Radiotopia Binge Week 1: 99% Invisible

The flagship podcast in the Radiotopia.FM lineup is tiny, but packs a big punch Here’s the deal: Radiotopia.FM, the brainchild of Roman Mars (99% Invisible, PRX Remix) and the Public Radio Exchange, was announced into existence last week. There are seven shows currently included in the project: 99% Invisible, Love + Radio, KCRW’s Strangers, The Truth,…

The flagship podcast in the Radiotopia.FM lineup is tiny, but packs a big punch

Here’s the deal: Radiotopia.FM, the brainchild of Roman Mars (99% Invisible, PRX Remix) and the Public Radio Exchange, was announced into existence last week. There are seven shows currently included in the project: 99% Invisible, Love + Radio, KCRW’s Strangers, The Truth, Benjamen Walker’s Theory of Everything, Radio Diaries and Fugitive Waves. More shows will be added over time.

I’m going to listen to as many episodes of each show in Radiotopia as I can. This week, I listened to 75 episodes of 99% Invisible — two seasons’ worth. Season four just started. You can listen to 99% Invisible on iTunes and Stitcher, and find out more about it here.

This is 99 Percent Invisible. I’m Roman Mars. I want to be careful not to overstate what it means for a building to die. A building’s worth is an infinitesimal fraction of the worth of a person’s life. Even two buildings don’t even move the needle in comparison to real human loss. But a building is still a living thing in a way. It breathes, and it moves. This movement makes a sound.

That passage, taken from the 35th episode of Radiotopia’s flagship podcast, 99 Percent Invisible, is to my mind the perennial example of what this show is about. In the background, the steady, rhythmic creaking of a building swaying back and forth. Producer and host Roman Mars’ voice, softly reading script, telling the story of a living building. The voice of Les Robertson, World Trade Center structural engineer, untrained for radio yet melodious in its own right, talking about his buildings the way a man who has lost a child would.
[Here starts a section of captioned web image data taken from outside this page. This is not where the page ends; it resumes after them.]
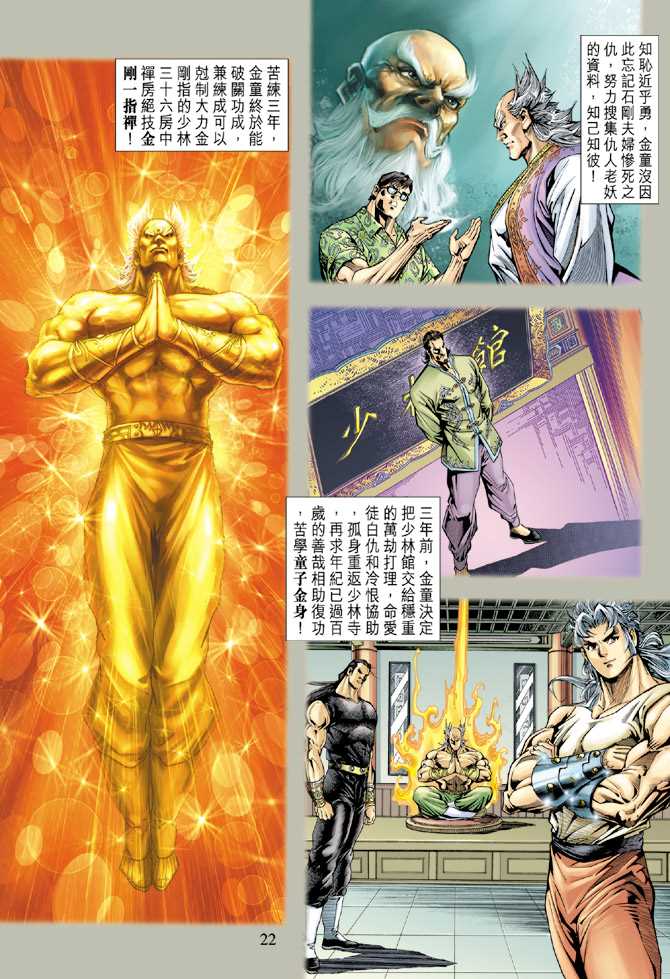 《新著龙虎门》漫画最新章节第133回免费下拉式在线观看章节第【21】张图片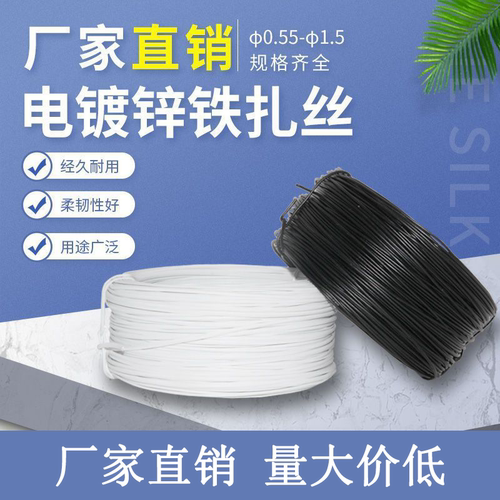 电镀锌包塑细铁丝电线园艺塑料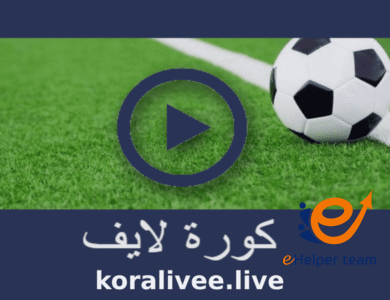 كورة لايف بدون تقطيع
There is no crescendo, no condescension. Mars lets Robertson speak, and the piece fades to sonic black.

Not every episode deals with such sensitive topics, but every episode is put together with the same care. Mars, a revolving cast of contributing producers, and now a staff of producer Sam Greenspan, monthly contributor Sean Cole, interns and contract reporters thanks to the massive success of 99% Invisible’s 2013 Kickstarter campaign ($25,000 of which went to forming Radiotopia with the Public Radio Exchange).

At 100 episodes and counting, 99% Invisible has one of the largest backlogs of the shows featured on Radiotopia. Yet, thanks to each episode’s short runtime — early shows generally run about four minutes in length, more recent shows rarely pass 30 minutes — I was able to consume large amounts of the podcast at a time, and thanks to the subject matter and presentation, my attention has rarely wandered.

99% Invisible is officially an architecture and design podcast, but the broad project seems to concern itself more with the way the world works behind the scenes. As the show evolved, it began to incorporate social issues behind design and architecture decisions; the best examples of this are in episodes 53, The Xanadu Effect, and 22, Free Speech Monument (which was about an anarchic six-inch circle of dirt on the UC Berkeley campus).

99% Invisible has been in my podcast queue for a long time, but this week gave me an opportunity to discover how great it is for the first time. Go check it out.